Posts Tagged ‘credit card law’

Your Rights Under the New Credit Card Law

Wednesday, May 25th, 2011

On August 20, 2009, the US passed a new credit card law that imposes restrictions on credit card companies to help consumers obtain fair treatment from their creditors.  The changes introduced through this law represent the biggest change to the lending practices of credit card companies in over 20 years.

One of the changes is that lenders must now give customers at least 21 days to pay their bills.  Customers now have more time to make their payments after receiving their bills.  The previous requirement was 14 days.  The new law also requires credit card companies to give 45 days’ notice before making changes to the terms of a customer’s account.  The law previously required 15 days’ notice.

Under the new law, if a creditor makes changes to the terms of service for a customer’s account, the customer can opt to close out the account rather than accepting the new terms.  Also, beginning in February 2010, restrictions were imposed on credit card companies marketing cards to college students, raising their interest rates, and imposing new fees on existing accounts.

Credit Card Companies React to the Changes

Of course, you can’t expect the credit card companies to take these changes lying down, and they aren’t.  Many companies took advantage of the gap in time between the passage of the law and when it went into effect to boost their annual fees or add new annual fees to accounts that didn’t have them previously.  In addition, Fifth Third Bank started charging its customers $19 monthly for accounts that had no activity for twelve months.  Some people say that credit card companies should charge for inactive accounts because it costs them to maintain the accounts.  However, if no charges are being made, the only cost to the company is the cost of sending a statement showing a zero balance once per month.  That certainly doesn’t cost anywhere near $19.

Although it is better for consumers to pay off their credit cards in full each month, this does not represent the ideal situation for the lender, since they are in business to make a profit.  Therefore, credit card companies are looking for new ways to profit from these unprofitable accounts.  No matter how many laws the government passes attempting to regulate the credit card industry, it is likely that companies will keep trying to come up with new ways to get more money out of their customers.  It seems that the government will always be at least one step behind, and it is the consumer who ends up paying the price.
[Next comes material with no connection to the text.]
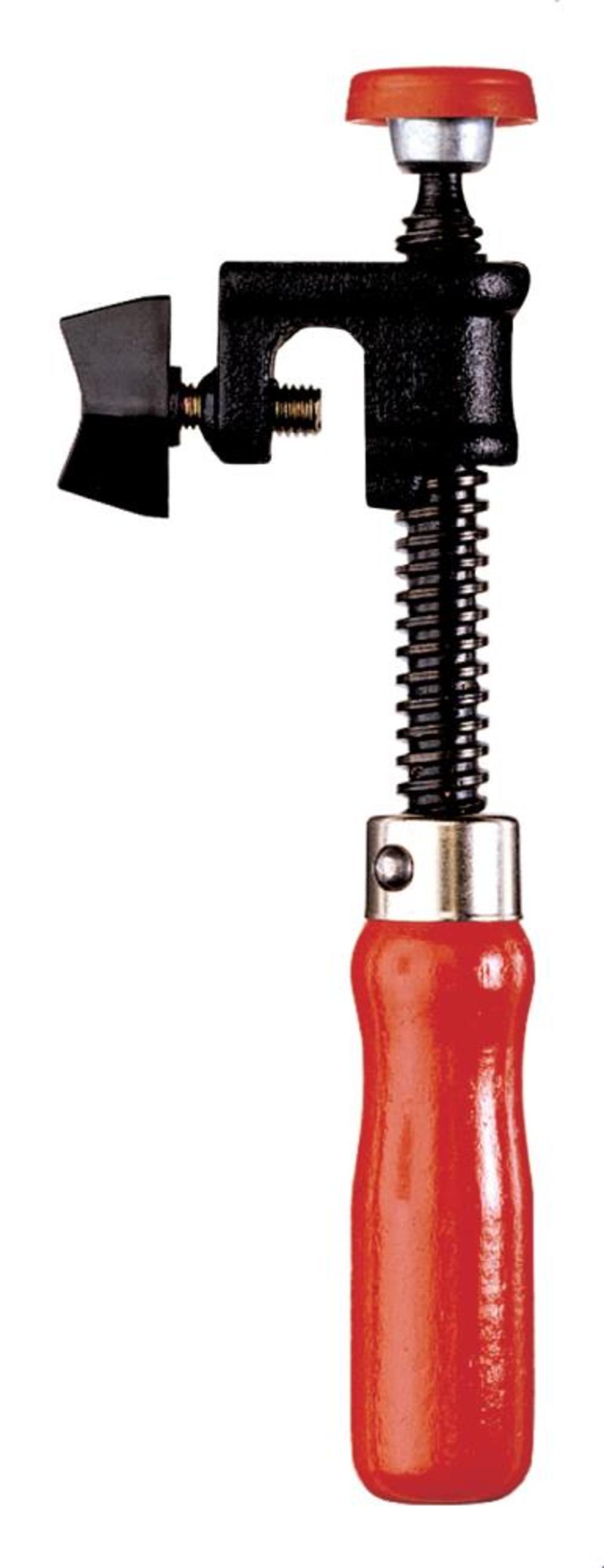 

Bessey Single Spindle Edge Clamping Accessory for Bar Clamps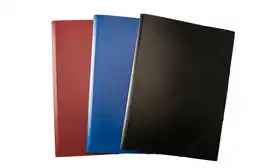 Bureau Vallée Les prix mini - 3 chemises a elasticues offre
2010 Credit Card Rules Don’t Apply to Everyone

Sunday, March 20th, 2011

The credit card law that went into effect on July 1, 2010 made a lot of progress toward curbing some of the greedy practices engaged in by credit card companies.  However, the industry had a lot of time to get ready for the changes and create new fees before the law went into effect.  As a result, many consumers have been hit with rising interest rates, decreased credit limits, and changes in their due dates.

The changes in the credit card law were approved by Federal Reserve regulators, representatives from the Office of Thrift Supervision, and the National Credit Union Administration.  These organizations helped to ensure that the practices set forth in the new law are fair to the consumer, since many practices engaged in by credit card companies are clearly not fair.

The new rules for credit cards are intended to protect consumers from the practice of double-cycle billing and set limits for the raising of interest rates by credit card companies.  The new law also sets a longer grace period for paying payments, extending it from 14 days to 21.  Another change requires credit card companies to apply payments to debt with a higher interest rate first.  However, the 2010 credit card rules do not apply to everyone equally.

Commercial Credit Card Holders

Business owners who use commercial credit cards do not receive any protection under the new credit card law.  This is because they are not considered consumers.  Business credit cards, whether for a small business or large, are not entitled to the same protections granted to consumer credit card holders.  Some business owners fear that credit card companies may attempt to make up for the changes in consumer credit card rules by increasing the fees on business credit cards.

Those Returning from Military Service

During a February 2010 teleconference in which representatives from the National Credit Union Administration, the Federal Reserve, and the Office of Thrift Supervision answered questions about the 2010 credit card rules, someone asked a question regarding how the rules apply to returning military personnel.  The “Service Members’ Civil Relief Act” requires credit card companies to reduce the interest rate on deployed military servicemen’s credit cards to 6% while they are away from home.  This reduction is temporary and the rate returns to normal following the serviceman’s return from deployment.  The questioner asked whether the rule restricting the amount that credit card companies are allowed to increase rates will prevent the companies from returning these reduced rates to the normal rate following deployment.  This question stumped Benjamin Olson, attorney for the Federal Reserve, and is being reviewed.